Source: Geophysical Research Letters, doi:10.1002/2013GL057694, 2013 http://onlinelibrary.wiley.com/doi/10.1002/2013GL057694/abstract
Title: Breakup of the Larsen B Ice Shelf triggered by chain reaction drainage of supraglacial lakes
Authors: Alison F. Banwell: Department of Geophysical Sciences, University of Chicago, Chicago, Illinois, USA; and Scott Polar Research Institute, University of Cambridge, Cambridge, UK;
Douglas R. MacAyeal: Department of Geophysical Sciences, University of Chicago, Chicago, Illinois, USA;
Olga V. Sergienko: The Atmospheric and Oceanic Sciences Program, Princeton University, Princeton, New Jersey, USA.

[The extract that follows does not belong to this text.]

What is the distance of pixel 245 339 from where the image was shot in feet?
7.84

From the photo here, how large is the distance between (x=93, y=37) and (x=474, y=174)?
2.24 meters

Abstract: The explosive disintegration of the Larsen B Ice Shelf poses two unresolved questions: What process (1) set a horizontal fracture spacing sufficiently small to predispose the subsequent ice shelf fragments to capsize and (2) synchronized the widespread drainage of >2750 supraglacial meltwater lakes observed in the days prior to break up? We answer both questions through analysis of the ice shelf’s elastic flexure response to the supraglacial lakes on the ice shelf prior to break up. By expanding the previously articulated role of lakes beyond mere water reservoirs supporting hydrofracture, we show that lake-induced flexural stresses produce a fracture network with appropriate horizontal spacing to induce capsize-driven breakup. The analysis of flexural stresses suggests that drainage of a single lake can cause neighboring lakes to drain, which, in turn, causes farther removed lakes to drain. Such self-stimulating behavior can account for the sudden, widespread appearance of a fracture system capable of driving explosive break up.
Chain reaction drainage of supraglacial lakes. (a) Observed lakes [Glasser and Scambos, ] are represented by circular disks of equal area and constant depth (5 m). The lake found to trigger the drainage of most neighboring lakes is labeled “starter lake.” Colored surrounding lakes indicate those that are induced to drain either directly by the starter lake’s effect on flexure stresses (stage = 1) or indirectly by lakes which are drained at an earlier stage (stage = 2, …, 10). The color of the lake indicates its stage according to the color bar. When the fracture criterion of 70 kPa is evaluated at each lake’s center, a total of 227 lakes are triggered to drain by the starter lake (either directly or indirectly). The radii of colored lakes are drawn at twice the scale to promote visibility. The radii of gray‐shaded lakes, which are not drained as a result of the chain reaction, are drawn at true scale. (b) As in Figure a but with the fracture criterion reduced to 35 kPa.